Enhancing image quality prediction with self-supervised visual masking
Uğur Çoğalan, Mojtaba Bemana, Hans-Peter Seidel, Karol Myszkowski
TL;DR
This work tackles the misalignment between full-reference image quality metrics (FR-IQMs) and human perception by introducing a self-supervised visual masking mechanism. A lightweight CNN learns a per-pixel mask $M$ from a reference $X$ and distorted $Y$, which modulates inputs before applying an FR-IQM $\mathcal{D}$, with a small mapping network $\mathcal{G}$ aligning the metric output to MOS $q$. The approach improves both classical and deep-feature IQMs across CSIQ, TID2013, and PIPAL, producing perceptually faithful error maps and enabling loss-based improvements in denoising and deblurring tasks.

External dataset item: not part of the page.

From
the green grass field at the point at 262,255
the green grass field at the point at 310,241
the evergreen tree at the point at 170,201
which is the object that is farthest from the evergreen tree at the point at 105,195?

The method is lightweight, agnostic to the underlying metric, and shows strong potential for practical deployment in restoration and compression workflows.
Abstract
Full-reference image quality metrics (FR-IQMs) aim to measure the visual differences between a pair of reference and distorted images, with the goal of accurately predicting human judgments. However, existing FR-IQMs, including traditional ones like PSNR and SSIM and even perceptual ones such as HDR-VDP, LPIPS, and DISTS, still fall short in capturing the complexities and nuances of human perception. In this work, rather than devising a novel IQM model, we seek to improve upon the perceptual quality of existing FR-IQM methods. We achieve this by considering visual masking, an important characteristic of the human visual system that changes its sensitivity to distortions as a function of local image content. Specifically, for a given FR-IQM metric, we propose to predict a visual masking model that modulates reference and distorted images in a way that penalizes the visual errors based on their visibility. Since the ground truth visual masks are difficult to obtain, we demonstrate how they can be derived in a self-supervised manner solely based on mean opinion scores (MOS) collected from an FR-IQM dataset. Our approach results in enhanced FR-IQM metrics that are more in line with human prediction both visually and quantitatively.